Supplied passage:
44
The
Turba Philosophorum
(“Assembly of Philosophers”) is an alchemical work by Guglielmo Grataroli (1516-1568), first published in 1613. It was translated into English by A. E. Waite in 1914.
45
Geber (fl. fourteenth century) is the otherwise unknown author of several alchemical works influential in the fourteenth and fifteenth centuries. There is no such work among his four surviving books called
Liber Investigationis
; HPL probably refers to
De Investigationis Perfecti Magisterii
(“On the Investigation of the Perfect Magistery”), one of the books contained in
De Alchimia Libri Tres
(1531).
46
Artephius (d. 1119?) is the reputed author of an alchemical work called
Clavis Majoris Sapientiae
(“The Key of Greater Wisdom”), published in 1609.
47
The
Zohar
(c. 1285) is a collection of Jewish occult literature embodying the principles of kabbalism. The Kabbala is a mystical belief system emerging in the twelfth century and emphasizing the possibility of an individual's reunification with God.
48
Albertus Magnus (1200?-1280), Dominican bishop and teacher of St. Thomas Aquinas, pioneered the study of the natural sciences and also dabbled in alchemy, thereby gaining a posthumous reputation among occultists. Petrus Jammy prepared the first edition of his collected works (
Opera
, 1651 [21 volumes]).
49
Ramon Llull (1232/33-1315/16; anglicized as Raymond Lully) was a Catalan mystic and Neoplatonist. His
Ars magna
(written 1305-8), first published in 1501, is actually a work of Christian apologetics. Lazarus Zetzner published it as part of Llull's
Opera
(1598).

Problem details:
Answer from the notes about alchemical and occult books:
(a) In what year did A. E. Waite's English translation of the Turba Philosophorum come out?
(b) Who prepared the first edition of Albertus Magnus's collected works?
(c) Who published Llull's Ars magna as part of his Opera?
Rely on the notes about alchemical and occult books and nothing else.

Supplied information:
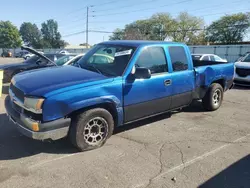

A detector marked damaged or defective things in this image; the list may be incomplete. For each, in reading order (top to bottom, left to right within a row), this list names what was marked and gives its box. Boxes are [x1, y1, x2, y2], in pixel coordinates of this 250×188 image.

cracked asphalt [0, 58, 250, 187]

Reply to the exercise:
(a) 1914
(b) Petrus Jammy
(c) Lazarus Zetzner